Given Utah’s stout tradition of having to earn every bit of respect it can get from pollsters and pundits, the past two weeks since Utah finished off Oregon have seemed a bit strange. Where Utah once received a single slot higher in the rankings for every two wins, Utah now moves up five spots on a week when it doesn’t play.
Can Utah survive the Pac-12 schedule that lies ahead, with teams like UCLA, USC, Arizona, Arizona State remaining? No one knows.
The best thing to do is crack open some liquids and see if the Utes can make it through an undefeated California team—which, at 5-0, is ranked No. 23 and clearly hasn’t garnered the same level of hype as Utah.
If Utah does indeed manage to beat the snot out of California, a small dose of perspective will be in order. That fine 2004 Utah team finished the regular season ranked No. 5 with three undefeated teams—USC, Auburn and Oklahoma—ahead of it in the first three slots.
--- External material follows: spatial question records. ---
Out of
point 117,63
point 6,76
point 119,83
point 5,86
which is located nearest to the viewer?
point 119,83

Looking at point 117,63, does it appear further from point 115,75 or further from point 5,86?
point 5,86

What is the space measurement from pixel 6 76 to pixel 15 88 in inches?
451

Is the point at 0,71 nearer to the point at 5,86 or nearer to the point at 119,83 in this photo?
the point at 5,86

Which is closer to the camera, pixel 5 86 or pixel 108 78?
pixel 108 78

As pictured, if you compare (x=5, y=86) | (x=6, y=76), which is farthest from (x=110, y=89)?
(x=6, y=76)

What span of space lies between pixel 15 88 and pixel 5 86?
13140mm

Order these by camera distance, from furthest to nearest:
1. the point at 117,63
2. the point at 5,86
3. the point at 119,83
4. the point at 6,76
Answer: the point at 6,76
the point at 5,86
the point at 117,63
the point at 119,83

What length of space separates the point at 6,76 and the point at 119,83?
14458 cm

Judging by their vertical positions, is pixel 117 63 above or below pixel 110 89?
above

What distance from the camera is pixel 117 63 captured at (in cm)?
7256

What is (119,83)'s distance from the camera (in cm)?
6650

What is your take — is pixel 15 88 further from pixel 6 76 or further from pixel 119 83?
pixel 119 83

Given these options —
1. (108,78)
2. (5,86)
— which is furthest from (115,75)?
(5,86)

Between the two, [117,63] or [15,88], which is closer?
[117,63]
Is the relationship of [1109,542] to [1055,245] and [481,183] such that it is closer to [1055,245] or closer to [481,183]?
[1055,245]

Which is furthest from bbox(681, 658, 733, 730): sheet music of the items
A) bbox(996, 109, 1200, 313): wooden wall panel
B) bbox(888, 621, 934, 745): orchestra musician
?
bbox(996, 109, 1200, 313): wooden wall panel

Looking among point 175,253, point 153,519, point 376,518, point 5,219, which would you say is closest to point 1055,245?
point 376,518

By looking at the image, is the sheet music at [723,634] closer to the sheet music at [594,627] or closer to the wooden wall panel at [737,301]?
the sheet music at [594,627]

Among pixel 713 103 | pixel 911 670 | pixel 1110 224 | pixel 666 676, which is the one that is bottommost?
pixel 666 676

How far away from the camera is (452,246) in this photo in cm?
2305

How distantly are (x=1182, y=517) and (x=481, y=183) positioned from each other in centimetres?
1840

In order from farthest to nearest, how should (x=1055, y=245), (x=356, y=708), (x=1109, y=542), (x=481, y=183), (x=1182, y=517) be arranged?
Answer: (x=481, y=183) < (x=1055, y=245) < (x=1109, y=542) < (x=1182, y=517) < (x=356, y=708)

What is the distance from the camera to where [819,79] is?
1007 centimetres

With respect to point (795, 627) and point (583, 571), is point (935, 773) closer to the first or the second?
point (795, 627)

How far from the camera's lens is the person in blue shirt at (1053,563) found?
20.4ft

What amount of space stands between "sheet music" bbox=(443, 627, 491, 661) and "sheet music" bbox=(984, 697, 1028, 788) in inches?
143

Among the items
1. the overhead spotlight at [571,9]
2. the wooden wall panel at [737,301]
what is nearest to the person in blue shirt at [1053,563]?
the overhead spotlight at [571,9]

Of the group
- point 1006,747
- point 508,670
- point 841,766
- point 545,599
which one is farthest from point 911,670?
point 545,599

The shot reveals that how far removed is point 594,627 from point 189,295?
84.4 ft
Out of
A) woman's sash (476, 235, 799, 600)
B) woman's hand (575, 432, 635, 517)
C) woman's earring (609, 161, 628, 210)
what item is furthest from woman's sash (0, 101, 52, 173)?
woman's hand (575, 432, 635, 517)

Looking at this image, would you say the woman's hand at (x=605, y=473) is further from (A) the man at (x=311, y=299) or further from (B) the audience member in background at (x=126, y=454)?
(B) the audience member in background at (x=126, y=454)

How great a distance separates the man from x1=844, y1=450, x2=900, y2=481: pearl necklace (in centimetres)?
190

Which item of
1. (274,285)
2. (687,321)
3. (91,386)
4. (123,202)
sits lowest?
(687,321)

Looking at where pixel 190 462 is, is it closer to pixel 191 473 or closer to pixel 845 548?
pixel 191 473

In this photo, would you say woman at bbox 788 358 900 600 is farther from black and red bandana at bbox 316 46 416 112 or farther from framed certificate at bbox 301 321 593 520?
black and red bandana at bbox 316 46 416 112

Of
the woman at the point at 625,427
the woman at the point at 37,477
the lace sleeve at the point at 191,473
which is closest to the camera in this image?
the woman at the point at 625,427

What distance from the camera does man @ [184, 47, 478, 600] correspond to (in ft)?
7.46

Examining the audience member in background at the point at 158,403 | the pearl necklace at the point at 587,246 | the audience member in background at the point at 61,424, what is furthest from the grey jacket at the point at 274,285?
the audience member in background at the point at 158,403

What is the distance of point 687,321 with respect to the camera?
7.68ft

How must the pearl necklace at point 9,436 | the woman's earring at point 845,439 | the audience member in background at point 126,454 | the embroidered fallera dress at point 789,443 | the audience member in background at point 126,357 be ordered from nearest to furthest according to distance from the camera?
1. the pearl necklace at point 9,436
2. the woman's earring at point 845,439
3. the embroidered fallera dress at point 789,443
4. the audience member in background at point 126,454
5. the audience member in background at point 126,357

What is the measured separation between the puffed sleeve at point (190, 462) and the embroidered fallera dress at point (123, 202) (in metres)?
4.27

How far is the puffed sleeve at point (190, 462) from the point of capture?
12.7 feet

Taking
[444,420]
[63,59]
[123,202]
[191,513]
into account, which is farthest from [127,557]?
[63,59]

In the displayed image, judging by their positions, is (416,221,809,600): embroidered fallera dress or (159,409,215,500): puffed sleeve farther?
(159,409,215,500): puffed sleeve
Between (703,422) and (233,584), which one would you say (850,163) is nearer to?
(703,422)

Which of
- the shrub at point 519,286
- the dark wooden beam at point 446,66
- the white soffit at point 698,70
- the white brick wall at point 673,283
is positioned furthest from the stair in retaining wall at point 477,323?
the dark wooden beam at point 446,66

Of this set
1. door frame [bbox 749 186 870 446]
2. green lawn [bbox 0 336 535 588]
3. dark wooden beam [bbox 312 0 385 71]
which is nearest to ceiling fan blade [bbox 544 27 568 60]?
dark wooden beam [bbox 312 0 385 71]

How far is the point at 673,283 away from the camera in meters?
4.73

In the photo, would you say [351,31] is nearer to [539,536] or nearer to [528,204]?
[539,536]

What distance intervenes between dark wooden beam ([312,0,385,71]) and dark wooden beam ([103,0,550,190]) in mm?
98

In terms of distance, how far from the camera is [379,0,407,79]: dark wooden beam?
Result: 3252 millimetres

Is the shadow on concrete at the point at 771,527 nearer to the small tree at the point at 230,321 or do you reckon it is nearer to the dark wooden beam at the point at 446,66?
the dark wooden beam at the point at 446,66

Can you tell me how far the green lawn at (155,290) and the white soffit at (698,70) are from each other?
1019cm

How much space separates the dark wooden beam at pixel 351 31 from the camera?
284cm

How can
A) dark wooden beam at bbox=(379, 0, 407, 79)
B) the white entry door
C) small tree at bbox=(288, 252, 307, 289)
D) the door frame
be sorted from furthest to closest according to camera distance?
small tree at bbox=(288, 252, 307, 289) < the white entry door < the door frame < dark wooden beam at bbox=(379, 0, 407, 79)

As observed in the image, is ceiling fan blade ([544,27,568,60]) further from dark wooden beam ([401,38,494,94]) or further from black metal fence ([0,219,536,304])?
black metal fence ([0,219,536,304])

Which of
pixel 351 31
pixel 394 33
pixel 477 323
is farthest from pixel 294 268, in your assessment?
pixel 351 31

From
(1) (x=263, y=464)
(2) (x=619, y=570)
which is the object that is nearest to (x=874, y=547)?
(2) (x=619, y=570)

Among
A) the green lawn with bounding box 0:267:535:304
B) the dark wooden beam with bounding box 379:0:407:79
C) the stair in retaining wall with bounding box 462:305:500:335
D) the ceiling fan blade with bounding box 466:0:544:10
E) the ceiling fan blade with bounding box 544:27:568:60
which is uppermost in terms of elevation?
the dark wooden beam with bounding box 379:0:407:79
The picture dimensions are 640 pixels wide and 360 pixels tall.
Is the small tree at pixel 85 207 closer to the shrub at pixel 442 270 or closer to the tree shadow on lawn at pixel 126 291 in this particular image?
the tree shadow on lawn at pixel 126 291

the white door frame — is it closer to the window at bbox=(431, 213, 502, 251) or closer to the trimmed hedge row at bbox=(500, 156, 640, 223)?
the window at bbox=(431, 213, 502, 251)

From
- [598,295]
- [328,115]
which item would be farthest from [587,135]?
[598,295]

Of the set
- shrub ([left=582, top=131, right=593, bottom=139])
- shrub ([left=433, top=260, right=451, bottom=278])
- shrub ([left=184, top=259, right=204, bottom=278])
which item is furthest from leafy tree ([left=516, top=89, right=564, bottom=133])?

Sitting comfortably at No. 4, with one loss, was California, one of those blasted members of a big-time club—the inclusion of which alone made it more deserving of a higher ranking and better than the Utes.
Utah helped write a history that showed the vagrancy in the Bowl Championship Series system of rankings. Now, whether it likes it or not, Utah is, for at least another day, the crowned jewel of the speculative system that it once loathed.
By November, Utah fans will know whether they prefer the Utes to be the underdog or the top dog.